# address?



## ReNNeN_PiNoY (Apr 3, 2003)

someone please reply with exact address of event. thanx.


----------



## WAM (Jan 30, 2002)

Cutter Motors
402 South Hope Avenue
Santa Barbara
CA 93105


----------



## Jon Shafer (Dec 15, 2001)

Excellent map WAM!!

La Cumbre Plaza is a great place to send the significant
others this weekend I hear. Robinson's is having their twice
yearly sale.


Also, pay particular attention to the details on the map relevant
to overflow parking, namely Hope Avenue, Hitchcock Way, 
and La Cumbre Plaza.


----------



## ReNNeN_PiNoY (Apr 3, 2003)

thanks alot guys. oh and btw, does this event start at any particular time?

cya there...


----------



## e30sd (Apr 3, 2003)

3seriesCi said:


> *thanks alot guys. oh and btw, does this event start at any particular time?
> 
> cya there... *


gates open at 9 am.

Are you coming from San diego?
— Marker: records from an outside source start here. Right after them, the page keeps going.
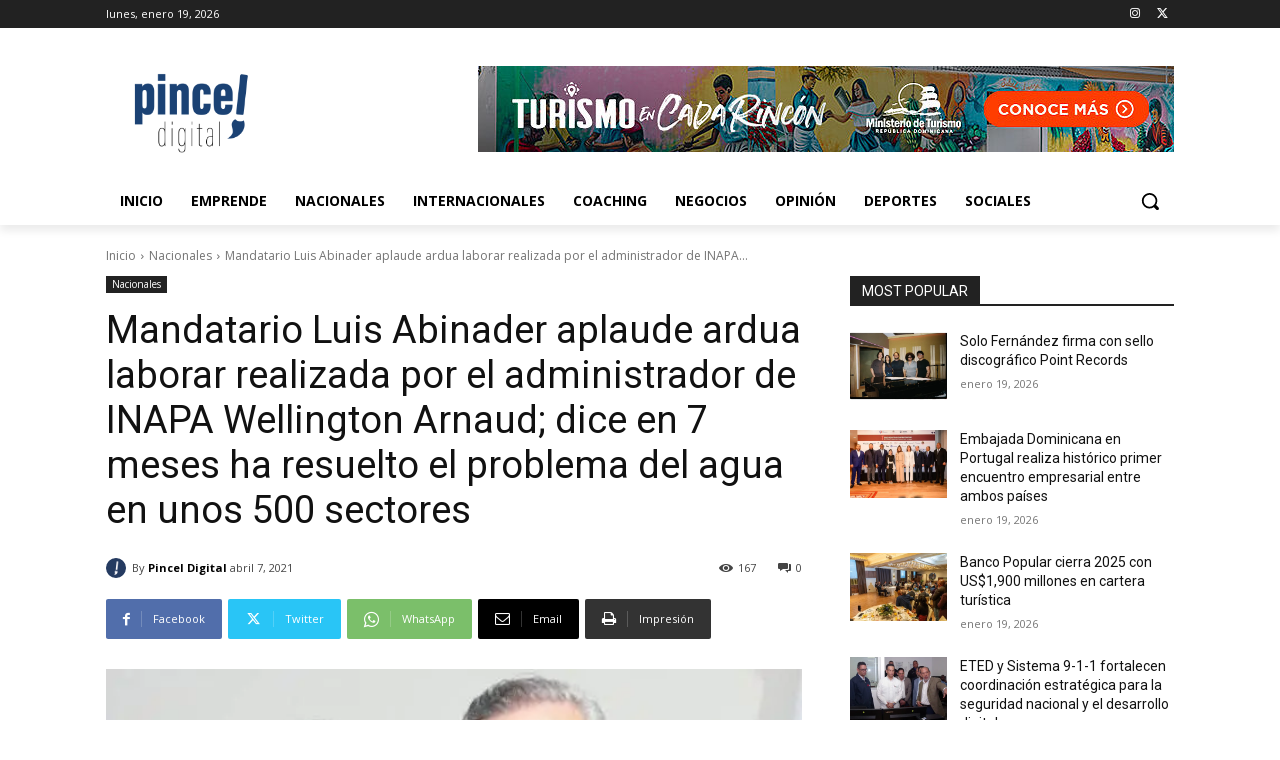

--- FILE ---
content_type: text/html; charset=UTF-8
request_url: https://pinceldigital.do/wp-admin/admin-ajax.php?td_theme_name=Newspaper&v=12.7.4
body_size: -287
content:
{"2061":167}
We're meeting up at the carlsbad company stores around 5 am and leaving around 5:30. Check out the caravans forum for the san diego caravan thread for more info

here's the thread

http://www.bimmerfest.com/forums/showthread.php?s=&threadid=24667


----------



## ReNNeN_PiNoY (Apr 3, 2003)

sounds good....ill cya there


----------